Investigators Principal Investigator Dr A (Angela ) Karp , Agro-Ecology, Rothamsted Research (99.999%)
  Other Investigator Dr I (Ian ) Shield , Plant and Invertebrate Ecology Division, Rothamsted Research (0.001%)
Web Site
Objectives Objectives not supplied
Abstract Short rotation coppice willow is already being grown as an energy crop in parts of the UK but crop breeding has the potential to greatly improve yields, making it economically viable for a much wider range of growers. Rothamsted's research on bio energy is aimed at helping to bring about these improvements. Central to this work is a unique resource; the National Willows Collection. This is a repository for willow germplasm, set up in the 1920s as a way of conserving varieties which were being lost when rural crafts such as basket and hurdle-making declined. Today it is maintained on the Rothamsted farm and contains around 1,300 accessions.
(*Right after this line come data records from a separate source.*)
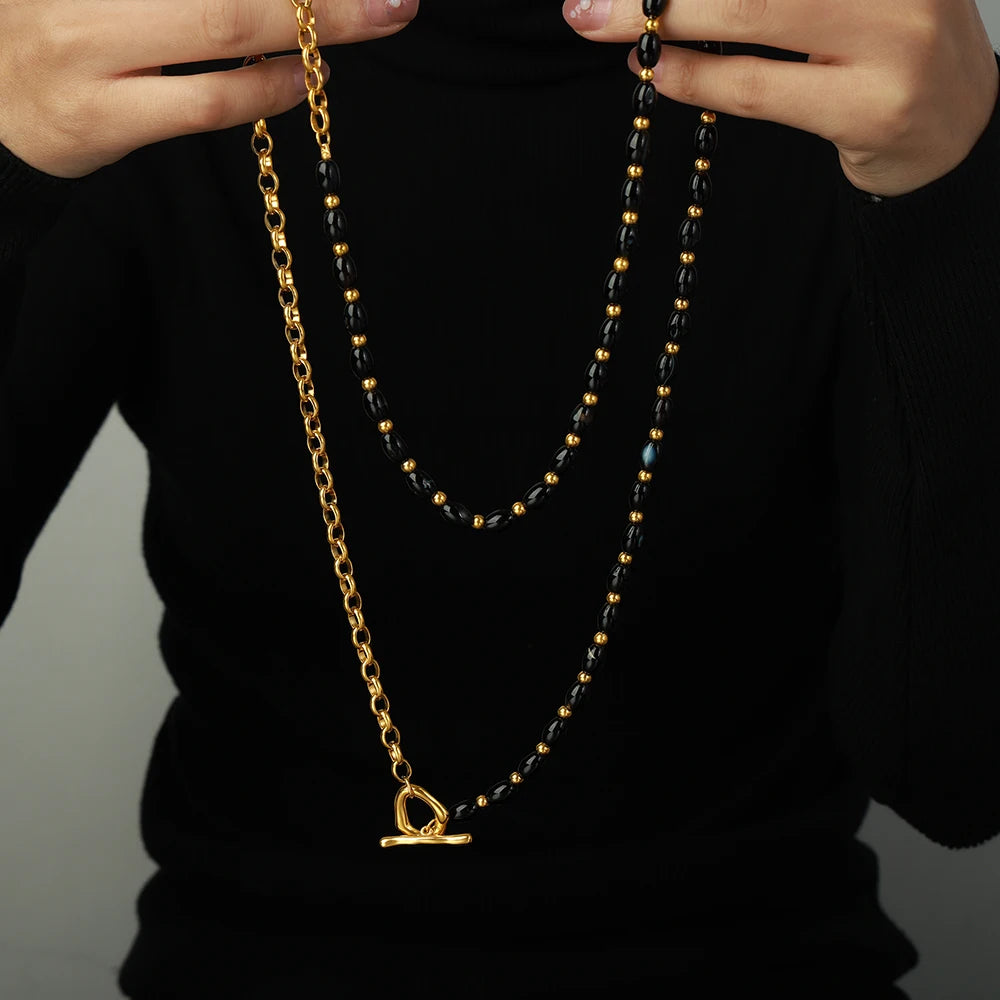 Long agate gemstone necklace for women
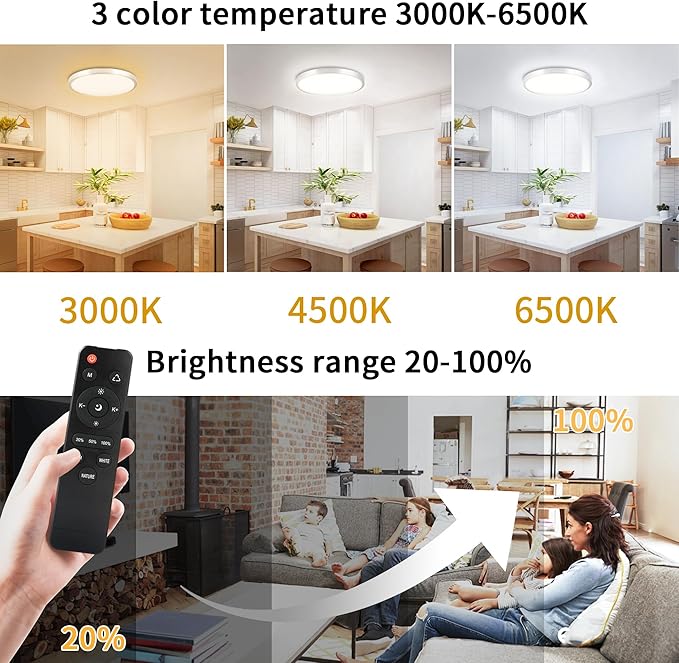 LED Flush Mount 13 Inch Ceiling Lights Fixture with Remote Control,Ceiling Lights Round,Dimmable 24W 2500LM 3000K-6500K Light Color Adjustable, Modern Ceiling Lamp for Kitchen Bedroom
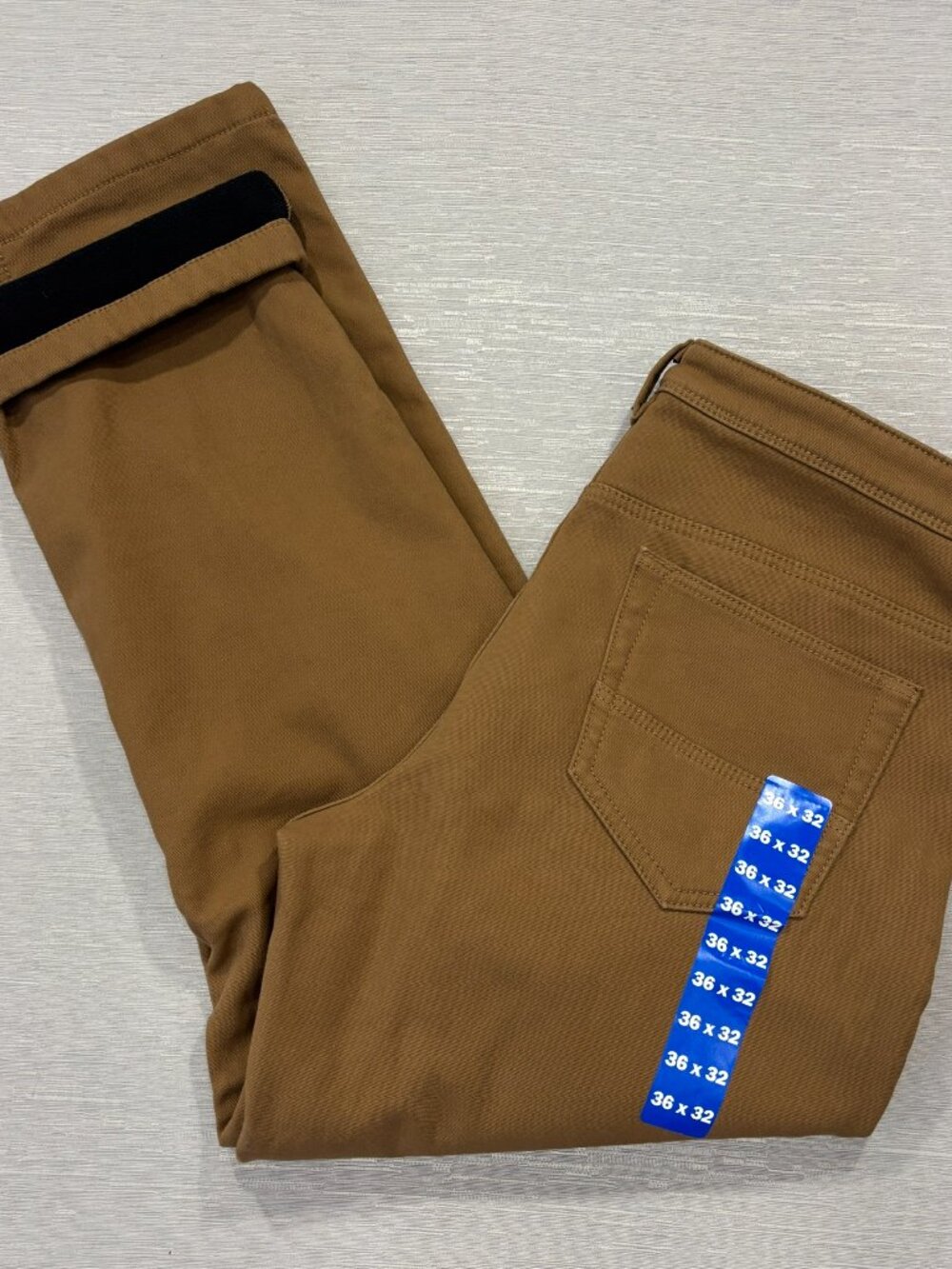 CAT Caterpillar Work Pants Mens 36 x 32 Brown Canvas Fleece Lined Insulated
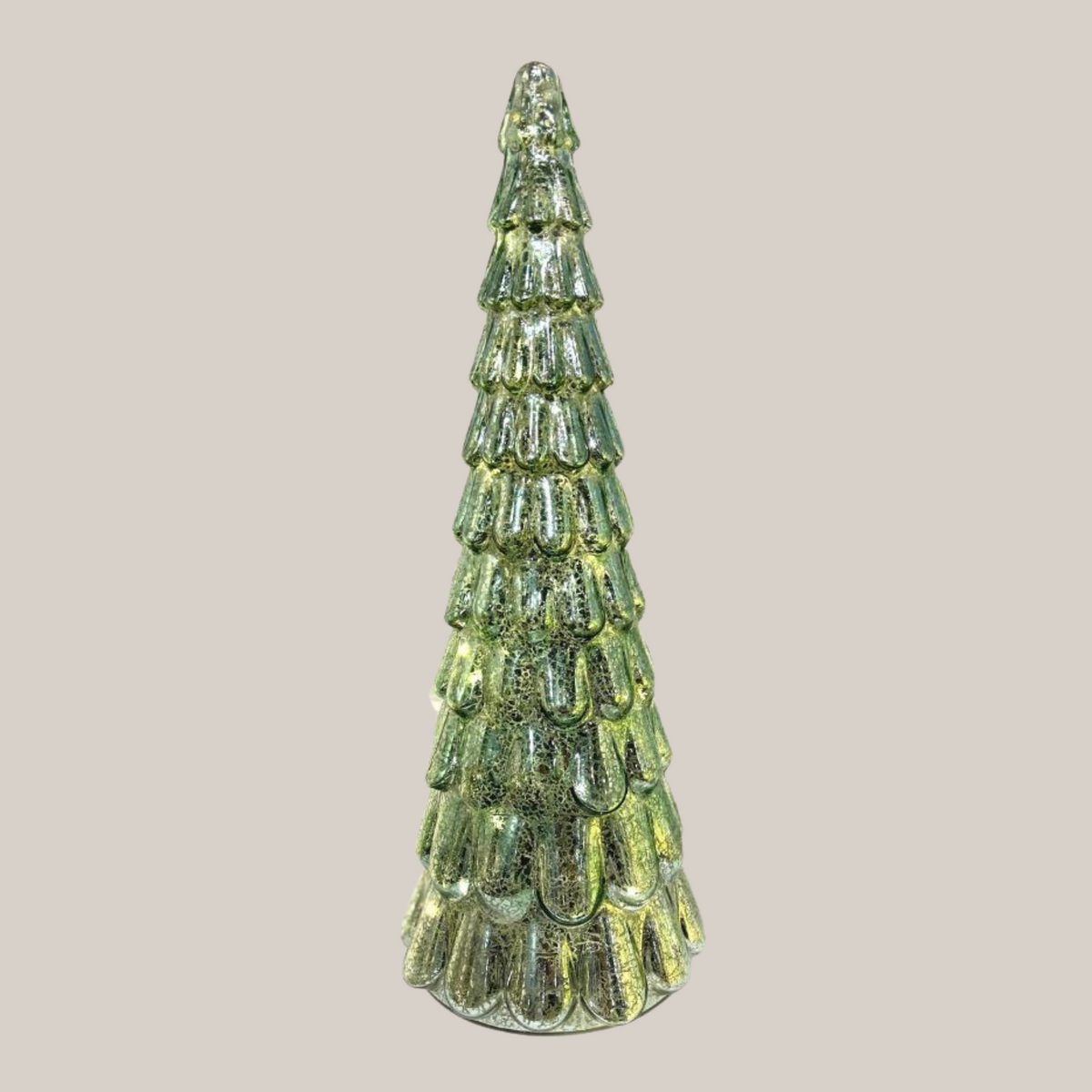 Frost Drop Glass Tree in Light Green - 42cm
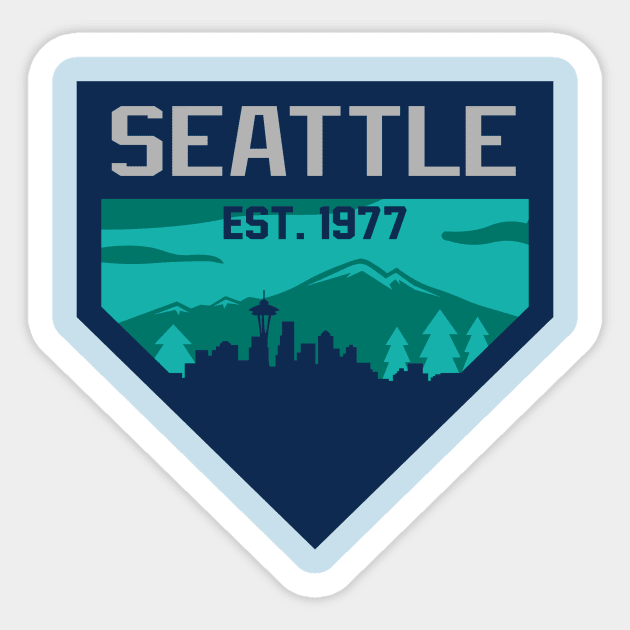 Seattle Home Plate Skyline Sticker by CasualGraphic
It forms the basic resource for the Defra funded 'Begin' programme (Improving short rotation coppice through breeding and genomics) and a significant resource for the EraNet project (Targeted breeding of a European SRC willow crop for diverse environments and future climates) and the BBSRC Crop Science Initiative project 'Accelerating breeding for biomass yield in short rotation coppice willow by exploiting knowledge of shoot development in Arabidopsis'. Research on perennial grasses at Rothamsted began in 1992 and has identified two grass species with good potential for biomass production in the UK: miscanthus and switchgrass, neither of which has any serious pest or disease problems identified yet. Using these grass experiments, research is looking into 2 key areas: 1) How long can a grass stand maintain productivity? Rothamsted's long term miscanthus plots (planted 1993 and 1997) and switchgrass plots (planted 1998) are now some of the oldest in Europe and show annual productivity remaining on the asymptote. 2) What are the changes that occur in the soils beneath such novel crops? This is being investigated in a new project, 'Assessment of the impact of Bio fuel Crops on the physical distribution of Soil Organic'.